Brooks Brothers, the 195-year-old luxury apparel company, is looking to open a restaurant next summer adjacent to its flagship store in Manhattan, a company spokesman tells NPR. The New York Post reports that the restaurant will be a steakhouse — a fitting culinary accompaniment for the purveyor of fine business suits for the moneyed set, we think.

And it's not the only high-end retailer that's jumped into the food business. Ralph Lauren has a restaurant next to its location off Michigan Avenue in Chicago, and another in Paris. (Ironically, the Chicago incarnation features French-inspired dishes like escargot, steak tartare and bouillabaisse, while Paris' menu has a whole page for burgers and steaks.)

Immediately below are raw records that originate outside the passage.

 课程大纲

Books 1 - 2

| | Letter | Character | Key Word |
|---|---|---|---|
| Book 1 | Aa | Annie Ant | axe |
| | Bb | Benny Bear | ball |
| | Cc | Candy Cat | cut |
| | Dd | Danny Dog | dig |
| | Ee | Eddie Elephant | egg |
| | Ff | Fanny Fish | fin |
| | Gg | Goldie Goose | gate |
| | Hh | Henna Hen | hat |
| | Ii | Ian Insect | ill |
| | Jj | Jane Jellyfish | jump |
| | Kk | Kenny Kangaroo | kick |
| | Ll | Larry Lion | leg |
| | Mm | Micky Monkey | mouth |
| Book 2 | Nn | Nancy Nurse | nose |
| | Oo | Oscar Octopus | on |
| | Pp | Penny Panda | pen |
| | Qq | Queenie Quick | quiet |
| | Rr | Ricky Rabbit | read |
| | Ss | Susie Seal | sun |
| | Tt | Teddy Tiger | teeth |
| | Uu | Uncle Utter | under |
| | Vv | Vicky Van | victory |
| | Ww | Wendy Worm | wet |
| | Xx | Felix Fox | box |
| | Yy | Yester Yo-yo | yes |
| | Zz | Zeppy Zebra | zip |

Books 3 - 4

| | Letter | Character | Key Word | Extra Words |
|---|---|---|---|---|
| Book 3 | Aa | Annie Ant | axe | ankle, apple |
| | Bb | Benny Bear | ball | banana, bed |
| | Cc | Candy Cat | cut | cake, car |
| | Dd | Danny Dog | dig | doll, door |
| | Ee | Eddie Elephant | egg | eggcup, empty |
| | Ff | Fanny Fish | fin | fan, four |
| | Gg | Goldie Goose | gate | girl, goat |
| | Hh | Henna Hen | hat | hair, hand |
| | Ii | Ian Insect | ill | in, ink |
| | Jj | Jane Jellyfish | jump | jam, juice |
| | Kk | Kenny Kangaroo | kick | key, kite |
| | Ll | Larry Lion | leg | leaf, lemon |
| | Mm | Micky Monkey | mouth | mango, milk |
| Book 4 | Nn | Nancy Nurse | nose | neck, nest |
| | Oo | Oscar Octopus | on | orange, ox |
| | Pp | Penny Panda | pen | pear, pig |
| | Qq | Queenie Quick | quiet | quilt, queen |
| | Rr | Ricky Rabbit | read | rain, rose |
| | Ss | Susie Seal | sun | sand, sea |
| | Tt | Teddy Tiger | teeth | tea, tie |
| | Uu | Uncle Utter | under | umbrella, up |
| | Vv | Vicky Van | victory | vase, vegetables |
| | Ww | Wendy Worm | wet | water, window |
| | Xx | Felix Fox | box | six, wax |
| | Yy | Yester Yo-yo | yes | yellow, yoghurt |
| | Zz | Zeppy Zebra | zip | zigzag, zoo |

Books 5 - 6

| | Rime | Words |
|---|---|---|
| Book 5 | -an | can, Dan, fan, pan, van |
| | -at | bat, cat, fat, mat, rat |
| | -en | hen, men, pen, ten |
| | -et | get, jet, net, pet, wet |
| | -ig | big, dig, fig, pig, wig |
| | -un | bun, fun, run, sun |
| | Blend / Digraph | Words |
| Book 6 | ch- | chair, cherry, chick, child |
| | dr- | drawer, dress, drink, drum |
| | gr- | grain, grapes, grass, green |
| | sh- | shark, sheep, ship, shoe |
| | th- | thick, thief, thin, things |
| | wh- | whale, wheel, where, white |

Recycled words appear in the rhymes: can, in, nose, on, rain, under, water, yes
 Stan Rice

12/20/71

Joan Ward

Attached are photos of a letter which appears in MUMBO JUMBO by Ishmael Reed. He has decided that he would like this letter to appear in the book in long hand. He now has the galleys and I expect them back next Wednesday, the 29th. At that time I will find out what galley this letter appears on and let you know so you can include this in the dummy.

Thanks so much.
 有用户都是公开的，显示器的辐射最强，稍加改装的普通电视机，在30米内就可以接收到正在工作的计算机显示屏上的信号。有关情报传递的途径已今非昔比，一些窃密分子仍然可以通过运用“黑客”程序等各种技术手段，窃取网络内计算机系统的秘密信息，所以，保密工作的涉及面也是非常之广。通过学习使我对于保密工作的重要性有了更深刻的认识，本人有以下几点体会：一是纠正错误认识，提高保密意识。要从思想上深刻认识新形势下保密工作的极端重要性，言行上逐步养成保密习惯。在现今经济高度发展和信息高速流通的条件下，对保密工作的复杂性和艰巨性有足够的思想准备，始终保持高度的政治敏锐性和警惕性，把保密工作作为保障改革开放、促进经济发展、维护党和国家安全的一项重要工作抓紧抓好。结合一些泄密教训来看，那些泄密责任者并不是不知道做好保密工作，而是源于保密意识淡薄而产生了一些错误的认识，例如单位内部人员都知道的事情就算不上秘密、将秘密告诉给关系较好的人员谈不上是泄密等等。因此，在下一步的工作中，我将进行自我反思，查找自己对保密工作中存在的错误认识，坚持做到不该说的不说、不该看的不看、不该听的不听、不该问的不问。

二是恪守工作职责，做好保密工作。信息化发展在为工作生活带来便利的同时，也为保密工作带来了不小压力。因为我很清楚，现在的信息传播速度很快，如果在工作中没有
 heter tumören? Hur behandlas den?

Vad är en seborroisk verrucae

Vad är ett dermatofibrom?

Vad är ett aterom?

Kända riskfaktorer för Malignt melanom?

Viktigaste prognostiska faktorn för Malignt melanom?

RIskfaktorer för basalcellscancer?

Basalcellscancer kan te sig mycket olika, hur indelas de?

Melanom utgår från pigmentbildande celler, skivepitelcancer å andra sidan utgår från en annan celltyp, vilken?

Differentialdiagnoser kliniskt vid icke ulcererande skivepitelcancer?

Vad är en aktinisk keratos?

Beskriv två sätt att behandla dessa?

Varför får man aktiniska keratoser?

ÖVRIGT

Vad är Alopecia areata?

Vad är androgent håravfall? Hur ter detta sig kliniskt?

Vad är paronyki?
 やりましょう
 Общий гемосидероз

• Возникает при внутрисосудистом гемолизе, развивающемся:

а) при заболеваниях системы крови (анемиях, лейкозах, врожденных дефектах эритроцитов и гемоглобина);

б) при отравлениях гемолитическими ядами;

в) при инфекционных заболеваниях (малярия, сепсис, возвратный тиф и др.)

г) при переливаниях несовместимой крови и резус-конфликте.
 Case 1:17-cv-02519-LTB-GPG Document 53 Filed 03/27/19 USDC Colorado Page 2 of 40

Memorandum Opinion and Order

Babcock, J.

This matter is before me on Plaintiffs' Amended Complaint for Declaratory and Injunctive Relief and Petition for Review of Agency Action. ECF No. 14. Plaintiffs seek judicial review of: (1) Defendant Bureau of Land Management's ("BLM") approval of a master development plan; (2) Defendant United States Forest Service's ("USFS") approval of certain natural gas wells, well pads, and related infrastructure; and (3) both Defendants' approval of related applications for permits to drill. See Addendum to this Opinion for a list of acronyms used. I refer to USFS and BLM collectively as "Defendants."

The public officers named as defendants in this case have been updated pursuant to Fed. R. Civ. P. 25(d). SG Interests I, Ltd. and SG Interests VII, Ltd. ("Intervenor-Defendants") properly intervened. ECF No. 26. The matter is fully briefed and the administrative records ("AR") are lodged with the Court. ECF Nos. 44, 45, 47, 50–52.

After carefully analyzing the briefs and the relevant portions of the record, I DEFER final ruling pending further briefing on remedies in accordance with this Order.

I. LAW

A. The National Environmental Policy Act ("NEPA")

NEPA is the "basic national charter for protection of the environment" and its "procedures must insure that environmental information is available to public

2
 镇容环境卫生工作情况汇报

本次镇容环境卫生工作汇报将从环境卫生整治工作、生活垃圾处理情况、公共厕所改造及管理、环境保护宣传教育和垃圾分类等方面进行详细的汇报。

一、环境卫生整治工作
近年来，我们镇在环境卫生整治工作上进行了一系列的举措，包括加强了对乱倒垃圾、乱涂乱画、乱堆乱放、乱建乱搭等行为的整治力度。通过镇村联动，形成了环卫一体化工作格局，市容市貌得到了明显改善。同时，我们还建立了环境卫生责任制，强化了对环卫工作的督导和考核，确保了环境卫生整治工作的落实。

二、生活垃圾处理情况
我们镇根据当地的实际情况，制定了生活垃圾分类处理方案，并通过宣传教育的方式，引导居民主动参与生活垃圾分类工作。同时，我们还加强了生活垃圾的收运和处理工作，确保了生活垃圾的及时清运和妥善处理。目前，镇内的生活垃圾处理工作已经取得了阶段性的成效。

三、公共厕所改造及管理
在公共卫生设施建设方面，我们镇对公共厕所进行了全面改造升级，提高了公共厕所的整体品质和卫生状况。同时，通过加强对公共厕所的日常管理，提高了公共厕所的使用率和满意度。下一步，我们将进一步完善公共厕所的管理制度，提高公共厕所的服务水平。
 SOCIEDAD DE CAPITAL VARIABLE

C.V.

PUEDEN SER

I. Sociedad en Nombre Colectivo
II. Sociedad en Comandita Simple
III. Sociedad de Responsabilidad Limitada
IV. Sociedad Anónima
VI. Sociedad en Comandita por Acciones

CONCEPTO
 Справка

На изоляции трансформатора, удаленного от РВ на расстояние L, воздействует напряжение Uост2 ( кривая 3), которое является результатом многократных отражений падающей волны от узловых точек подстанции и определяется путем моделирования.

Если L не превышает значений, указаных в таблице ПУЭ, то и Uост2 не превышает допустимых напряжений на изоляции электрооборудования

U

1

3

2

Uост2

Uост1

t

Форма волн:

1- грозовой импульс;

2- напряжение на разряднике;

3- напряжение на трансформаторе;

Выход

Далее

Tommy Bahama, a lifestyle clothing line with a tropical twist, has restaurants in about a dozen stores that serve seared ahi tuna and rum mojitos. At some mega-sized locations of outdoor recreation retailer Bass Pro Shops, customers can order hand-breaded alligator and catfish at an attached seafood grill.

Restaurants can be a terrific traffic driver, says Rob Goldberg, Tommy Bahama's senior vice president of marketing — diners peruse the merchandise while waiting; shoppers might stick around for a drink.

They also give the company another way to express its brand: not just through the colors and feel of the clothing, but also through the flavor and aroma of food, Goldberg says. "For us, the restaurant is a really rich way to tell our lifestyle story, because it touches all the senses."

Pairing clothing with food is nothing new: The former Marshall Fields in Chicago opened a restaurant on the seventh floor back in 1905, and other department stores like Macy's and Nordstrom also offer dining options.

But these more recent ventures into dining are part of a larger trend in experiential brand management, says Eric Anderson, marketing professor at Northwestern University.

"A lot of retailers are focusing heavily on managing their brands through the customer experience," Anderson says. "It's no longer just the product they sell."